Wednesday, December 17, 2008
Goldman Sachs Group yesterday reported a fourth-quarter loss of $2.12 billion, its first since going public in 1999, as the most profitable of Wall Street's biggest firms succumbed to the global credit crisis.
The loss of $4.97 a share in the three months ended Nov. 28 was smaller than analysts' most pessimistic estimates, and the company's shares rose 14.4 percent, or $9.54, to close at $76 on the New York Stock Exchange. The firm reported net income of $3.22 billion, or $7.01 a share, in the corresponding period a year earlier.
Chief executive Lloyd C. Blankfein, who led the firm to its lowest annual earnings since 2002, gave up his bonus after converting Goldman Sachs to a bank-holding company and accepting $10 billion in bailout funds from the U.S. government. The firm, which set a Wall Street profit record in 2007, has cut 10 percent of its workforce as its stock has plummeted 65 percent this year and revenue fell by half.

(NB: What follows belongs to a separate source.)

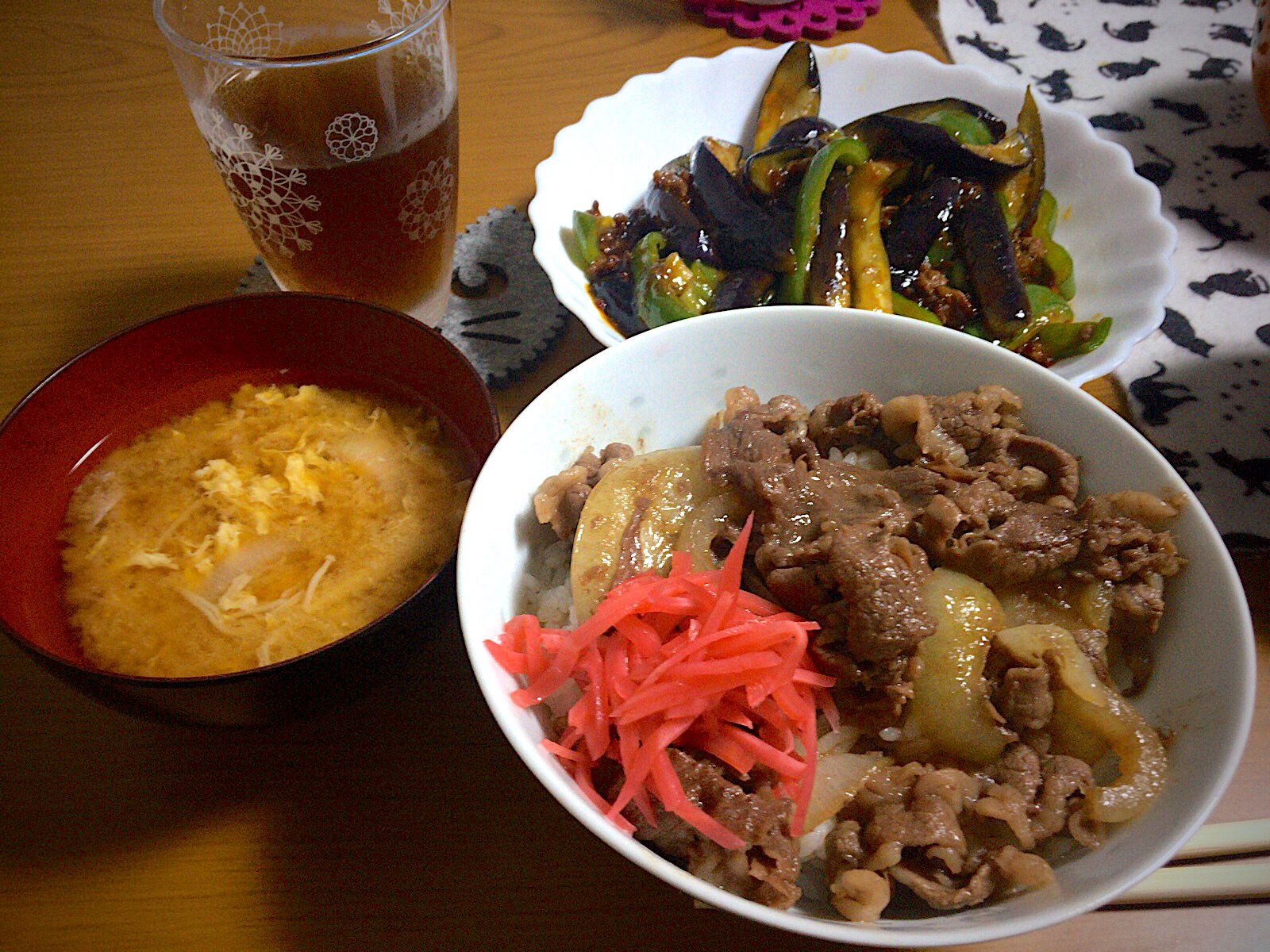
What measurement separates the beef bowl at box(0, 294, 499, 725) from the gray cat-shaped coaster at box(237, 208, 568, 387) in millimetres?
289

"I think people are just happy that it's not a disaster," said Len Blum, a managing partner at Westwood Capital, a closely held investment bank in New York. "This is the best of the bunch, and that just shows how weak the expectations are for the sector."
Glenn Schorr, an analyst at UBS in New York, had estimated Goldman Sachs would post a loss of $5.50 a share. The average estimate of 18 analysts surveyed by Bloomberg was for a loss of $3.73 per share.
Goldman Sachs's book value per share, an indication of how much value would be left if assets had to be liquidated, declined to $98.68 in the fourth quarter from $99.30 at the end of August. Its return on equity, a gauge of how effectively the firm invests earnings, dropped to 4.9 percent for the year from 32.7 percent in 2007.
"Our results for the fourth quarter reflect extraordinarily difficult operating conditions, including a sharp decline in values across virtually every asset class," Blankfein said in the statement.
Moody's Investors Service lowered its long-term credit rating on Goldman Sachs to A1 from Aa3 after the earnings were released, citing the "ongoing credit-market crisis" and a "persistent difficult operating environment."
Fourth-quarter revenue was negative $1.58 billion because of write-downs, compared with revenue of $10.74 billion a year earlier, while revenue for the full year slumped 52 percent to $22.22 billion from $45.99 billion in 2007.
Compensation and benefits, the biggest expense, fell to a negative minus-$490 million for the quarter as the firm took back some of the money it had set aside for pay earlier in the year. That brought the full-year cost to $10.93 billion, down 46 percent from a record $20.19 billion in 2007. The firm eliminated 2,500 jobs during the quarter and cut average pay per employee 45 percent to $363,654.
For the year, earnings were down 80 percent, to $2.32 billion ($4.47 a share) from $11.6 billion ($24.73 a share) in 2007.